YOUR TASK: Please set down exactly the lines of the listing below from the line containing "const OnBeginCheckout = async" through the line containing "all undefined fields", both lines included, leaving out all other lines.

^^^^^^^^

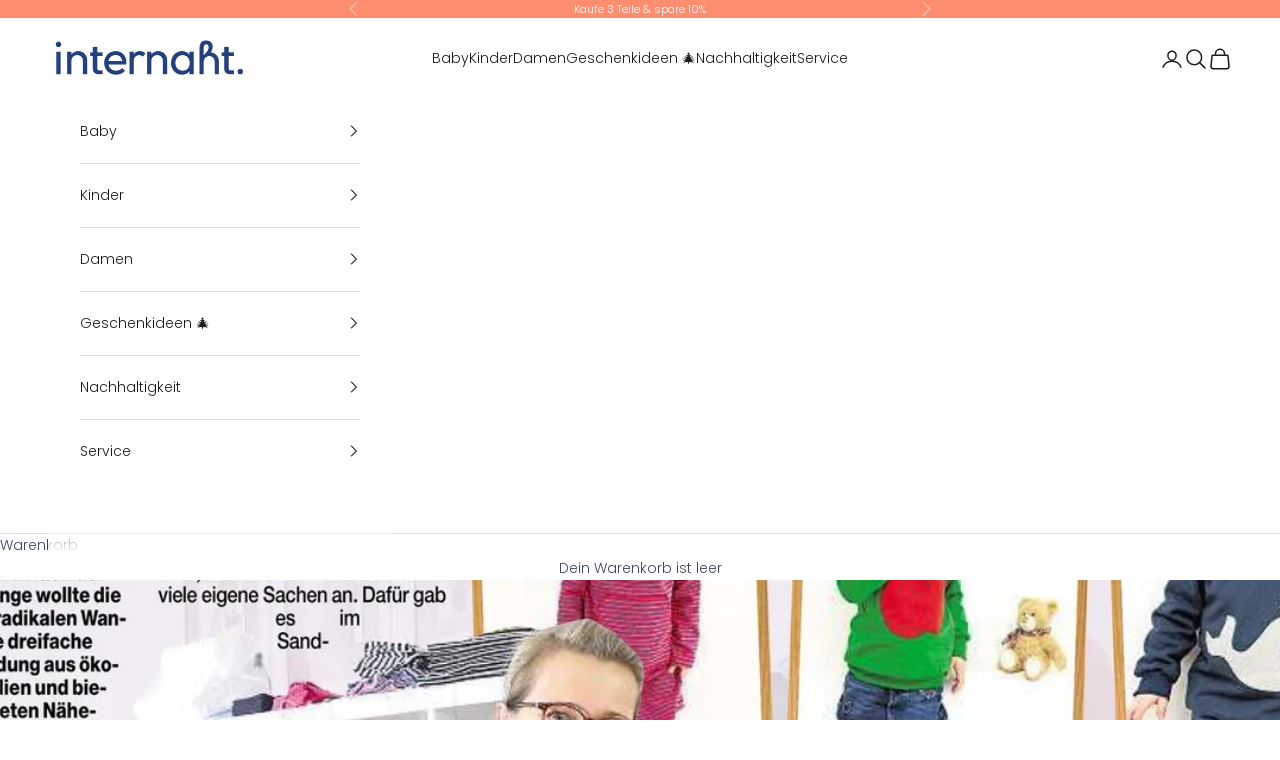

--- FILE ---
content_type: text/html; charset=UTF-8
request_url: https://sst.internaht.de/ns.html?id=GTM-MHF6S4LK
body_size: 263
content:
<!DOCTYPE html>
<html lang=en><head><meta charset=utf-8><title>ns</title></head><body><noscript><iframe src="https://www.googletagmanager.com/ns.html?fps=s&id=GTM-MHF6S4LK" height="0" width="0" style="display:none;visibility:hidden"></iframe></noscript></body></html>

--- FILE ---
content_type: text/javascript
request_url: https://cdn.shopify.com/extensions/80064aca-cf61-41d4-be8a-1259866848d6/taggrs-server-side-tracking-159/assets/begin_checkout.js
body_size: -64
content:
/* view_cart datalayer event */

// Event called on load used to send the view_cart event by listening if a is clicked

export const begin_checkout = () => {
  const form = document.querySelectorAll("form[action='/cart']");
  const button = document.querySelector('button[name="checkout"]');
  const button2 = document.querySelector('button[id="checkout-submit-button"]');

    let submitted = false;
    const OnBeginCheckout = async (e) => {

      if (e.type === "click") {
        form.addEventListener('submit', OnBeginCheckout);

        form.submit();
      }

      if(submitted) return;
        submitted = true;

        e.preventDefault();

        // Fetch from ./cart.js
        const response = await fetch(window.origin + "/cart.js");
        const cart = await response.json();

        const items = cart.items.map(item => {
            return {
                id: item.id,
                item_id: item.id,
                item_name: item.product_title,
                affiliation: item.vendor,
                item_variant: item.variant_title,
                price: item.presentment_price,
                quantity: item.quantity
            };
        });

        // Delete all undefined fields
        items.forEach(item => {
            for (const key in item) {
                if (item[key] === undefined) {
                    delete item[key];
                }
            }
        });

        window.dataLayer = window.dataLayer || [];

        dataLayer.push({
            event: window.taggrs_config.prefix ? "taggrs_begin_checkout" : "begin_checkout",
            ecommerce: {
                currency: cart.currency,
                value: cart.total_price / 100,
                items: items
            }
        });

        // Now continue
        console.log(e);
        e.submitter.click();
    }

  // Add click event listener to the cart button
  if (button2 !== null) {
    button2.onclick = OnBeginCheckout;
  }

  if (button !== null) {
    button.onclick = OnBeginCheckout;
  }
  else {
    console.log('Checkout button not found');
  }
};
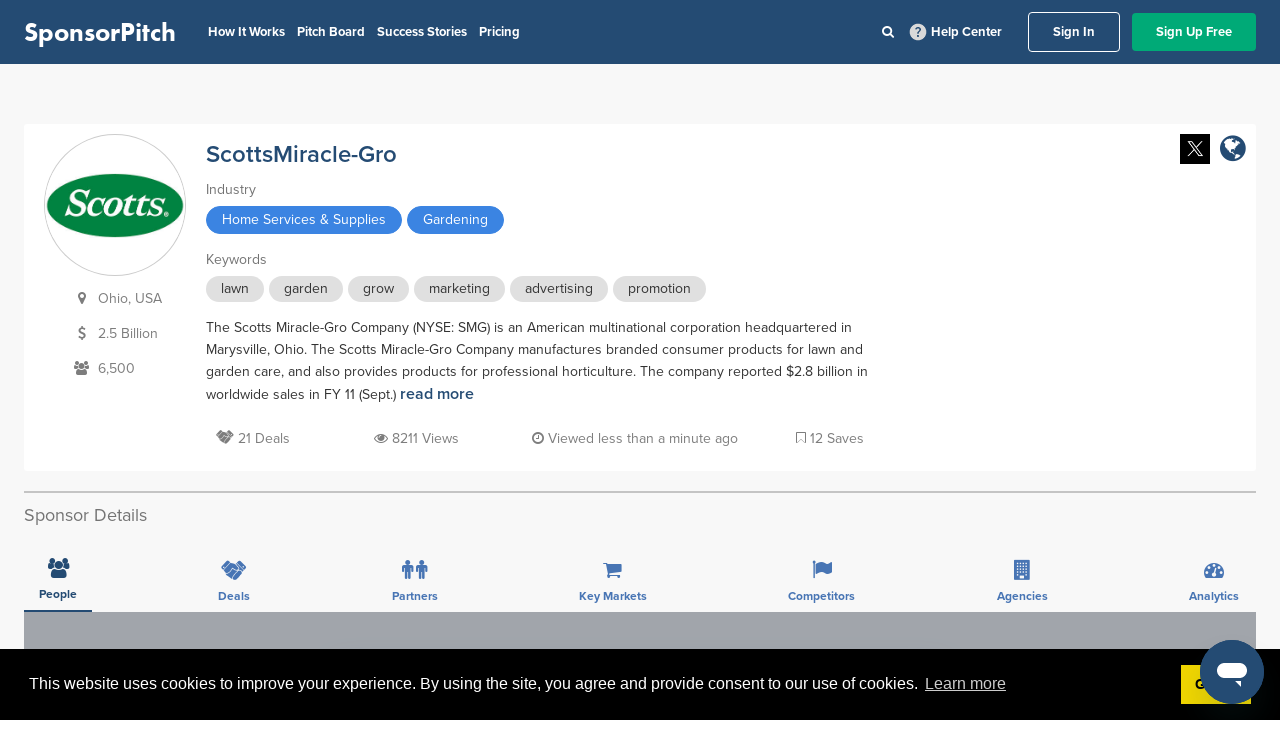

--- FILE ---
content_type: application/javascript
request_url: https://prism.app-us1.com/?a=92121044&u=https%3A%2F%2Fapp.sponsorpitch.com%2Fsponsors%2Fscottsmiracle-gro
body_size: 130
content:
window.visitorGlobalObject=window.visitorGlobalObject||window.prismGlobalObject;window.visitorGlobalObject.setVisitorId('d9cdbd75-4120-48a3-bcb2-d4a91f6d2e1c', '92121044');window.visitorGlobalObject.setWhitelistedServices('tracking', '92121044');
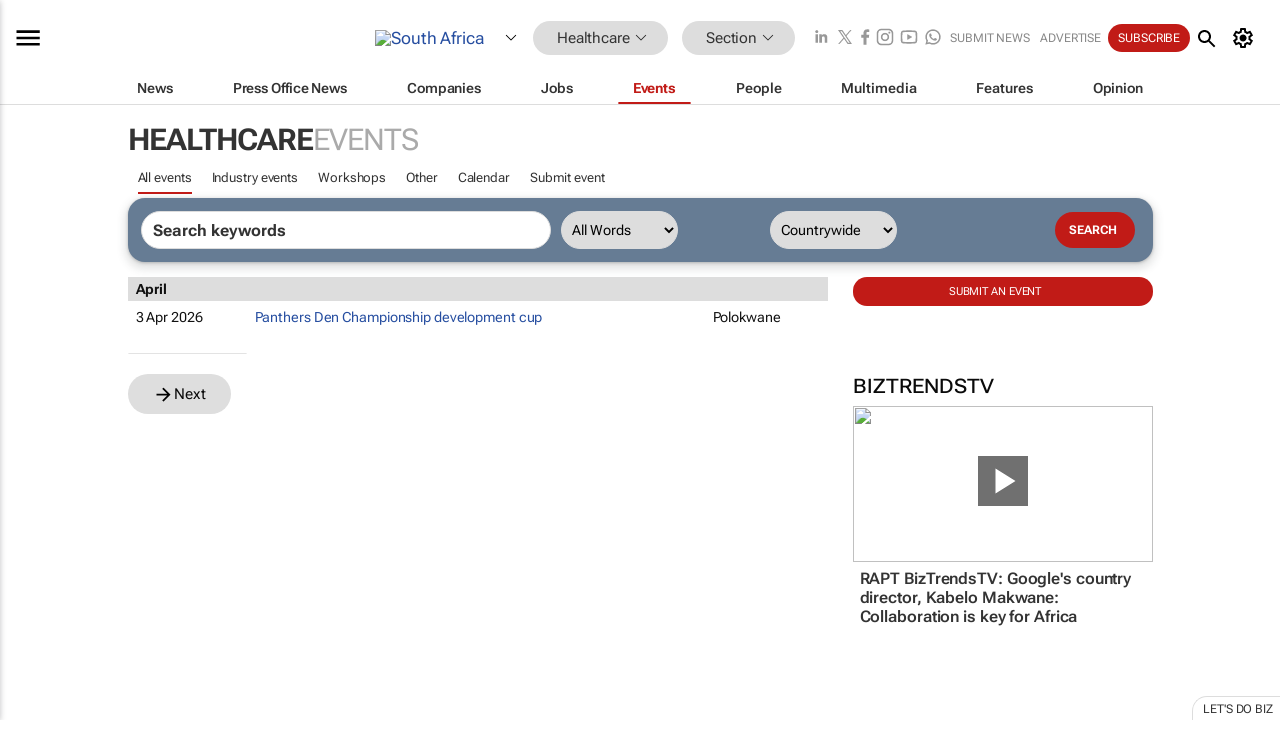

--- FILE ---
content_type: text/html; charset=utf-8
request_url: https://www.google.com/recaptcha/api2/aframe
body_size: 265
content:
<!DOCTYPE HTML><html><head><meta http-equiv="content-type" content="text/html; charset=UTF-8"></head><body><script nonce="nbmCnFUPecuP2Ie6qP0Wmg">/** Anti-fraud and anti-abuse applications only. See google.com/recaptcha */ try{var clients={'sodar':'https://pagead2.googlesyndication.com/pagead/sodar?'};window.addEventListener("message",function(a){try{if(a.source===window.parent){var b=JSON.parse(a.data);var c=clients[b['id']];if(c){var d=document.createElement('img');d.src=c+b['params']+'&rc='+(localStorage.getItem("rc::a")?sessionStorage.getItem("rc::b"):"");window.document.body.appendChild(d);sessionStorage.setItem("rc::e",parseInt(sessionStorage.getItem("rc::e")||0)+1);localStorage.setItem("rc::h",'1769016468283');}}}catch(b){}});window.parent.postMessage("_grecaptcha_ready", "*");}catch(b){}</script></body></html>

--- FILE ---
content_type: image/svg+xml
request_url: https://www.bizcommunity.com/res/img/icon/mui-play.svg
body_size: -70
content:
<svg xmlns="http://www.w3.org/2000/svg" height="24px" viewBox="0 -960 960 960" width="24px" fill="#1f1f1f"><path d="M360-272.31v-415.38L686.15-480 360-272.31ZM400-480Zm0 134 211.54-134L400-614v268Z"/></svg>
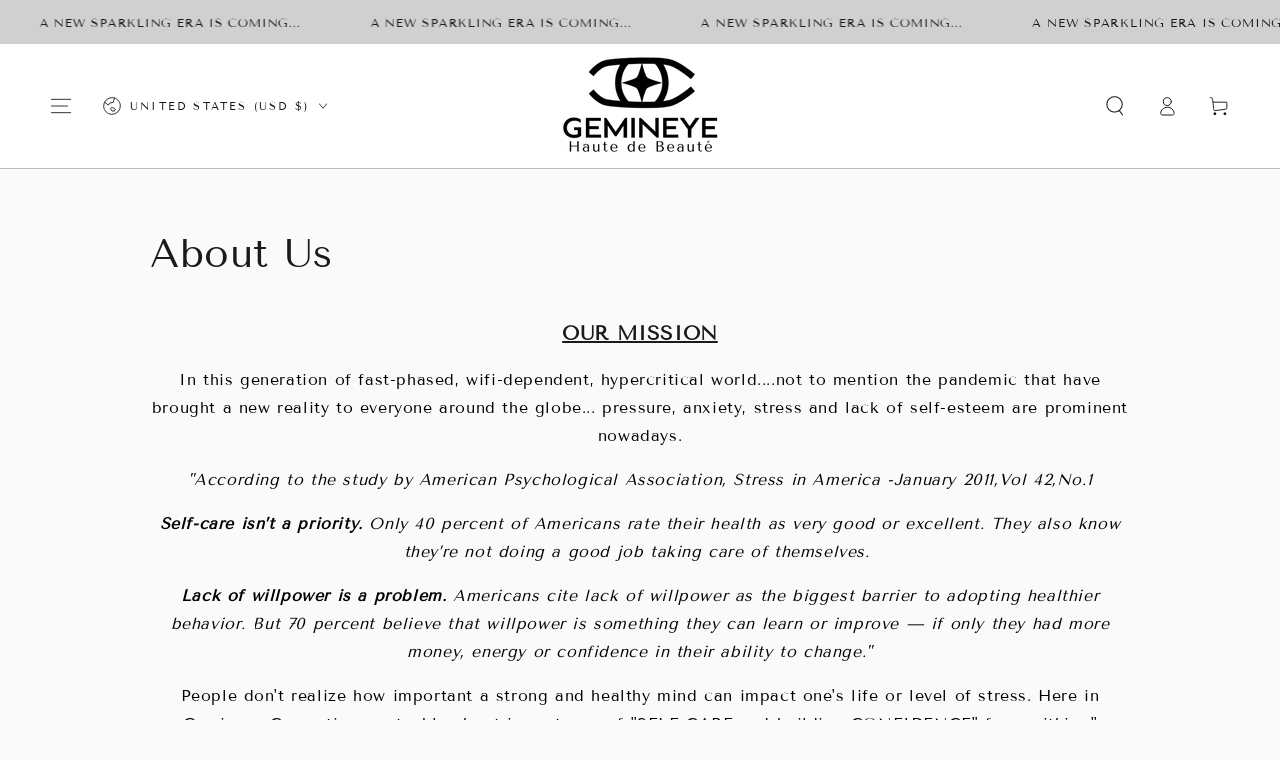

--- FILE ---
content_type: text/html; charset=UTF-8
request_url: https://pre.bossapps.co/api/js/gem-in-eye-cosmetics.myshopify.com/variants
body_size: 104
content:
{"42021754241176":"yes","42486092955800":"yes","42021754208408":"yes","42479030534296":"yes","42021753651352":"yes","42486057107608":"yes"}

^^^^^^^^

REPLY TO THE TASK:
    const OnBeginCheckout = async (e) => {

      if (e.type === "click") {
        form.addEventListener('submit', OnBeginCheckout);

        form.submit();
      }

      if(submitted) return;
        submitted = true;

        e.preventDefault();

        // Fetch from ./cart.js
        const response = await fetch(window.origin + "/cart.js");
        const cart = await response.json();

        const items = cart.items.map(item => {
            return {
                id: item.id,
                item_id: item.id,
                item_name: item.product_title,
                affiliation: item.vendor,
                item_variant: item.variant_title,
                price: item.presentment_price,
                quantity: item.quantity
            };
        });

        // Delete all undefined fields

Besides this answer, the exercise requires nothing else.